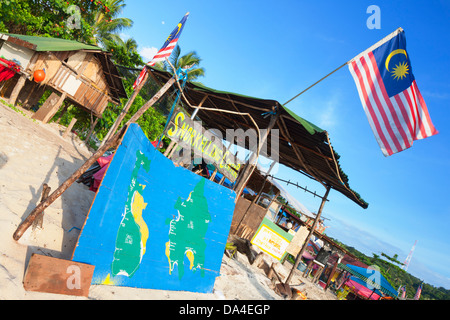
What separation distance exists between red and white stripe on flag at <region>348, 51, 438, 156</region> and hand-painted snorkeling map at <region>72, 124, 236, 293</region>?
361 cm

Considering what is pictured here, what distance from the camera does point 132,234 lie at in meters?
4.24

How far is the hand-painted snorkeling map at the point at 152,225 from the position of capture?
3.82m

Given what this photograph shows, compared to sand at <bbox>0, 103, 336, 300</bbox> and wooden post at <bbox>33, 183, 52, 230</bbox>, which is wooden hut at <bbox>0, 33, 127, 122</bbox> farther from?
wooden post at <bbox>33, 183, 52, 230</bbox>

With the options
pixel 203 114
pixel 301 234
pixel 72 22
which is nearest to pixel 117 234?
pixel 203 114

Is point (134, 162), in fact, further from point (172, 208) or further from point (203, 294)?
→ point (203, 294)

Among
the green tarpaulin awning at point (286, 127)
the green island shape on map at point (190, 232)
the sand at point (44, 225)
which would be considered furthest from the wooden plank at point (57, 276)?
******
• DIRECTION
Rewrite all of the data above with "hand-painted snorkeling map" renamed to "painted reef map" wherever it appears, and keep everything else unchanged. Leave the pictures out of your answer.

• TASK RESPONSE
What separation distance exists between red and white stripe on flag at <region>348, 51, 438, 156</region> and painted reef map at <region>72, 124, 236, 293</region>?
361 cm

Considering what is pictured here, what distance from the camera does point 132,234 lie at in meters?
4.24

How far is the painted reef map at the point at 152,225 from the position of capture?
3.82m

Given what this photograph shows, compared to sand at <bbox>0, 103, 336, 300</bbox> and wooden post at <bbox>33, 183, 52, 230</bbox>, which is wooden hut at <bbox>0, 33, 127, 122</bbox> farther from?
wooden post at <bbox>33, 183, 52, 230</bbox>

With the options
pixel 203 114
pixel 301 234
pixel 72 22
which is nearest to pixel 117 234?
pixel 203 114

Is point (134, 162), in fact, further from point (172, 208) or further from point (203, 294)?
→ point (203, 294)

Among
the green tarpaulin awning at point (286, 127)
the green island shape on map at point (190, 232)
the sand at point (44, 225)
which would be considered furthest from the wooden plank at point (57, 276)?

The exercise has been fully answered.